The task: Would you transcribe the listing that follows word for word, skipping pictures?

Recorded data:
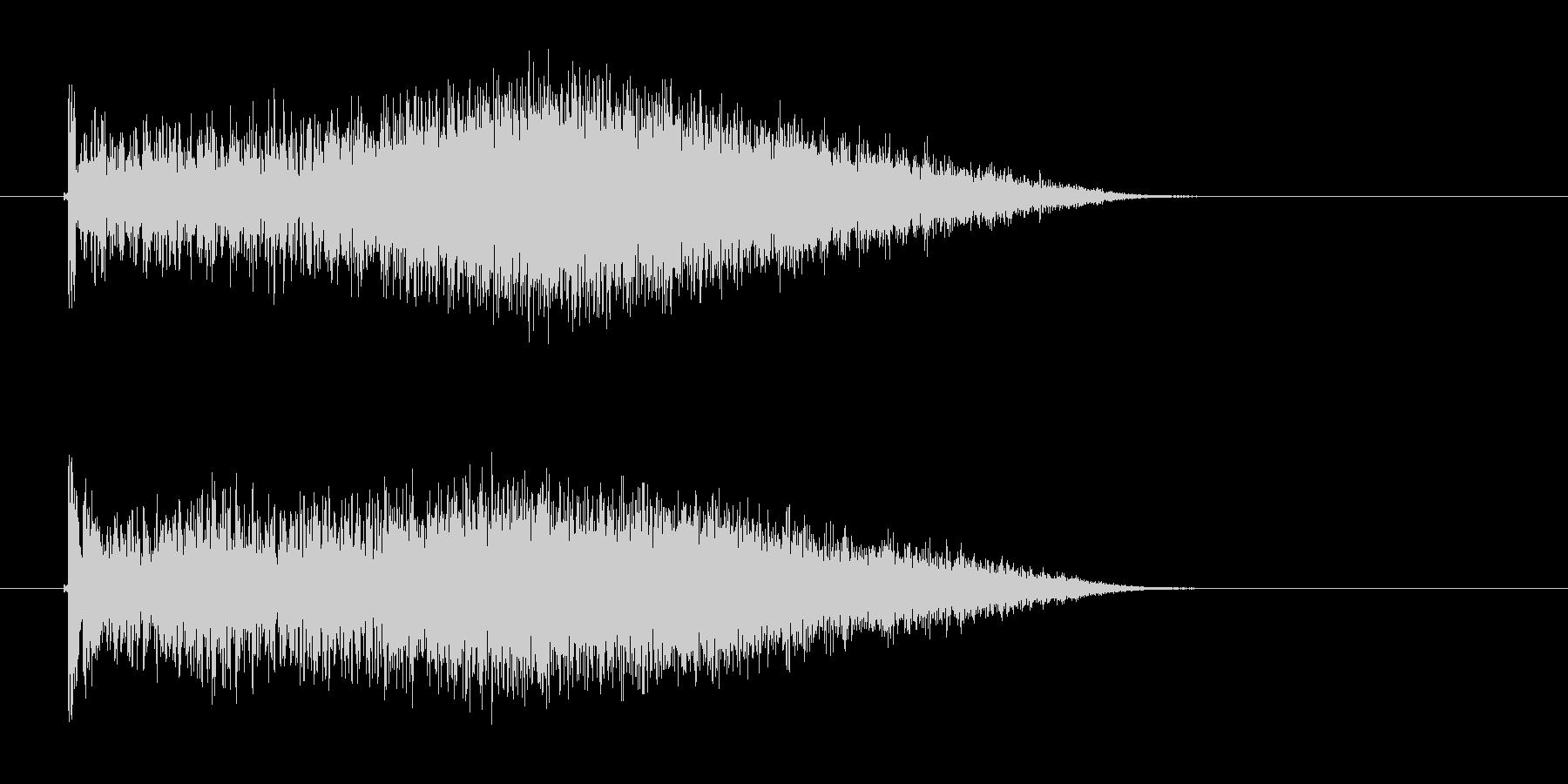 クォーー(風が吹き付けるような音)の未再生の波形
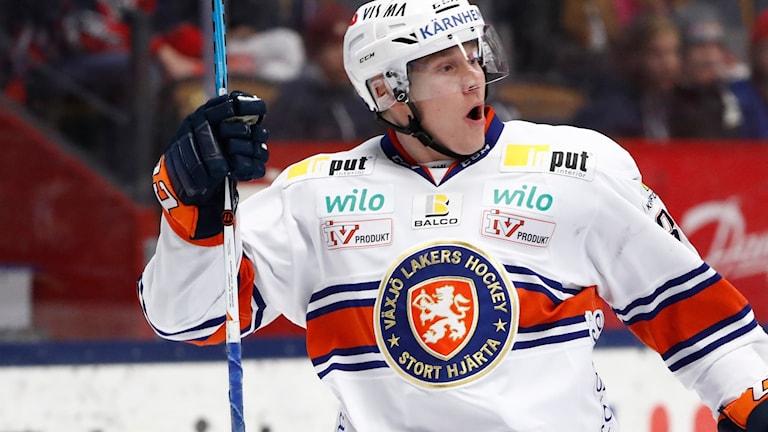 Växjös Olli Palola jublar efter att ha gjort mål.
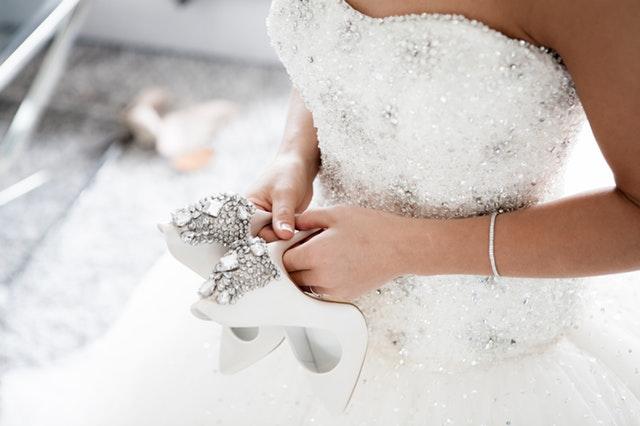Žena vo svadobných šatách so strieborným zdobením.jpg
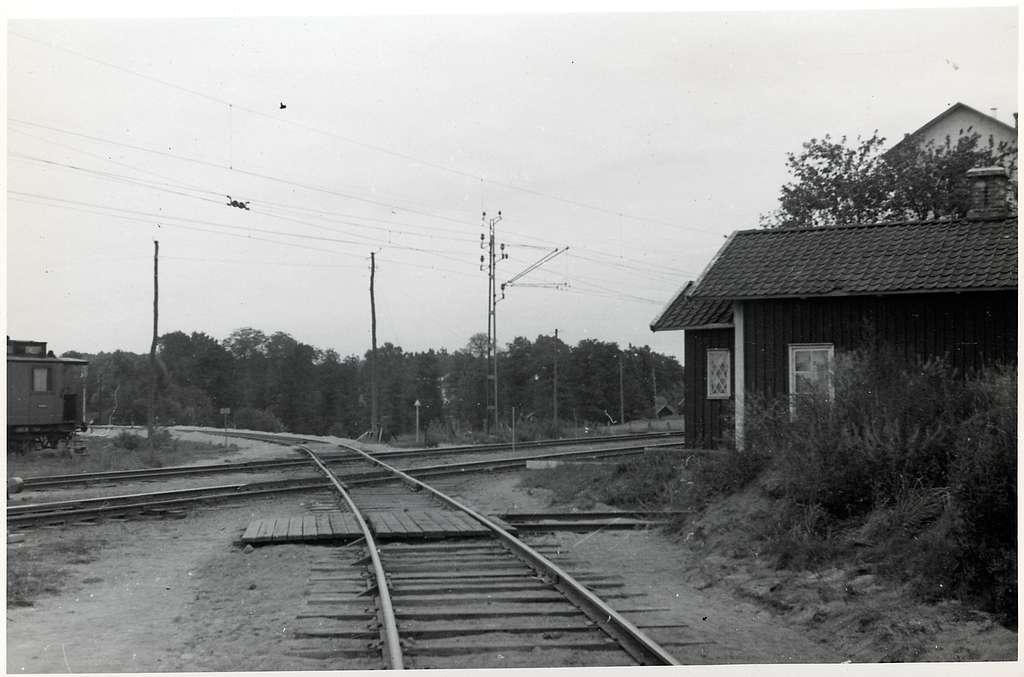 Korsningen mellan Älvsborgsbanan och Västra stambanan, vid Herrljunga station. Här på Älvsborgsbanan i riktning mot Uddevalla.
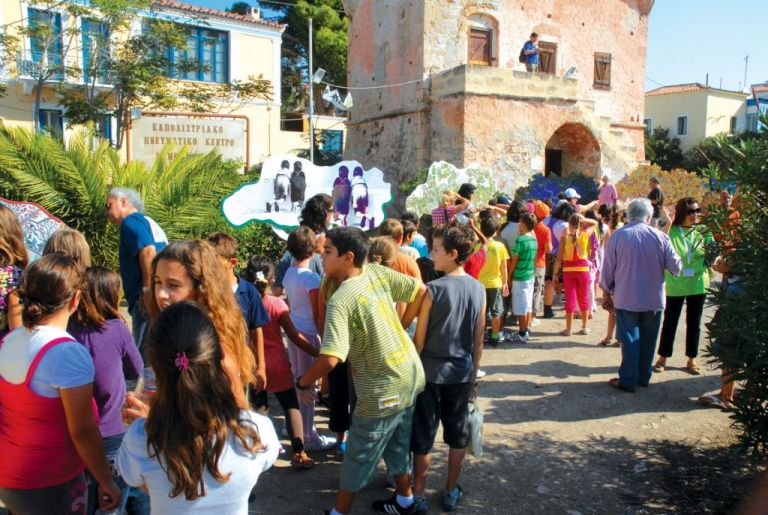 Αίγινα, 17-20/9: Ο Νίκος Πορτοκάλογλου και πολλές άλλες εκπλήξεις στη 12η Γιορτή Φιστικιού | tanea.gr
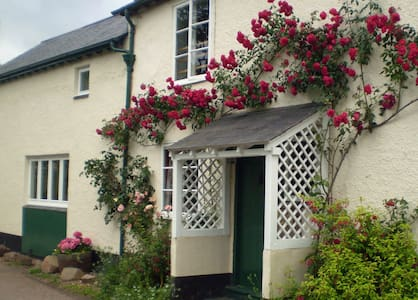 Forge Cottage, Wootton Courtenay - Hus
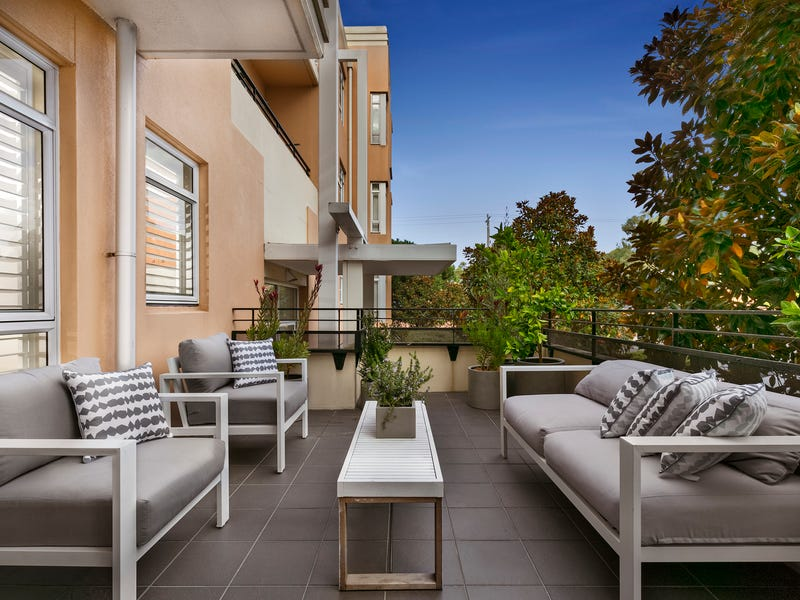 Exceptional 3/2 Seisman Place, Port Melbourne, Vic 3207
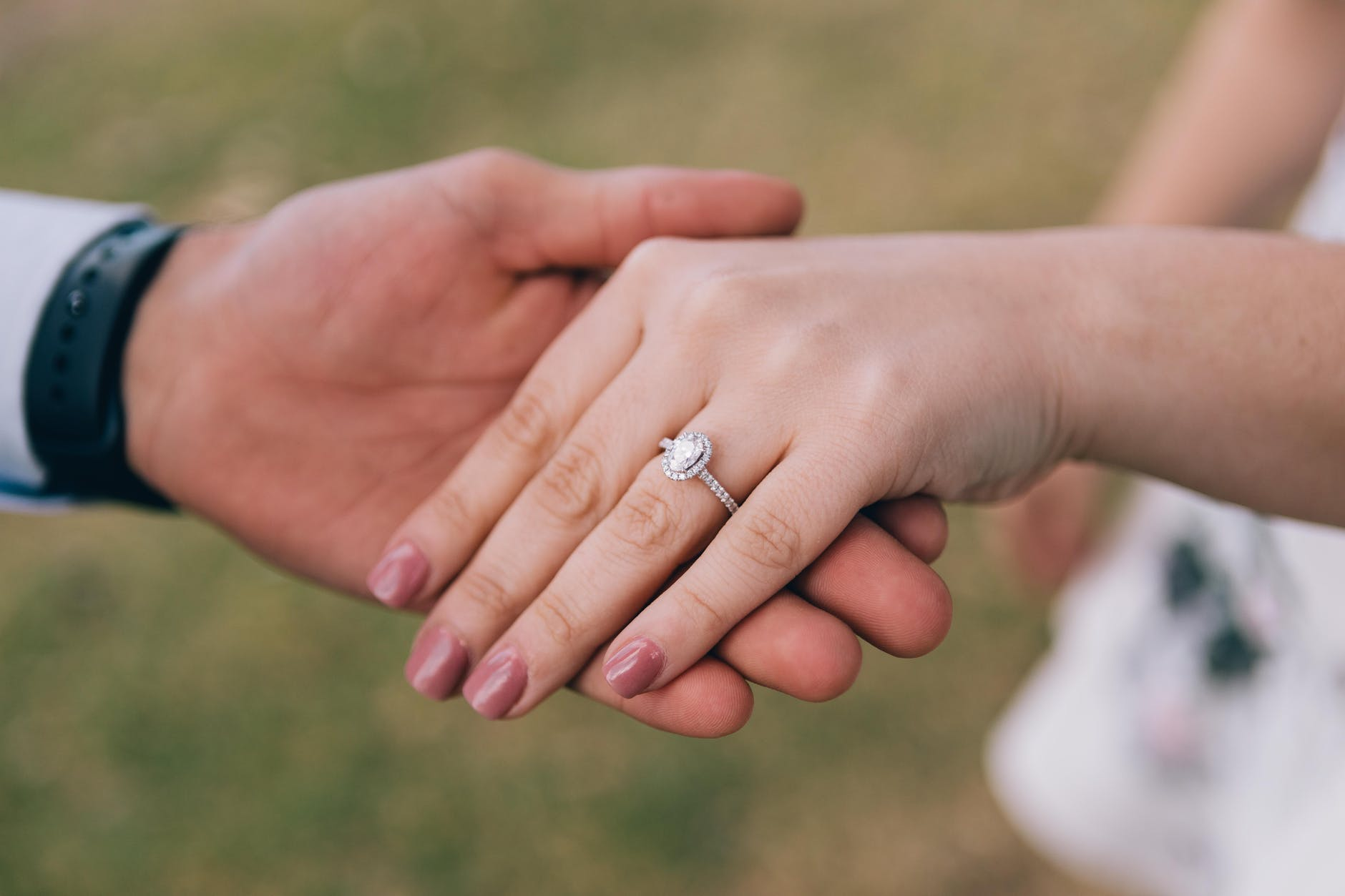 engagement-ring-black-friday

Written response:
 クォーー(風が吹き付けるような音)の未再生の波形
 Växjös Olli Palola jublar efter att ha gjort mål.
Žena vo svadobných šatách so strieborným zdobením.jpg
 Korsningen mellan Älvsborgsbanan och Västra stambanan, vid Herrljunga station. Här på Älvsborgsbanan i riktning mot Uddevalla.
 Αίγινα, 17-20/9: Ο Νίκος Πορτοκάλογλου και πολλές άλλες εκπλήξεις στη 12η Γιορτή Φιστικιού | tanea.gr
 Forge Cottage, Wootton Courtenay - Hus
 Exceptional 3/2 Seisman Place, Port Melbourne, Vic 3207
 engagement-ring-black-friday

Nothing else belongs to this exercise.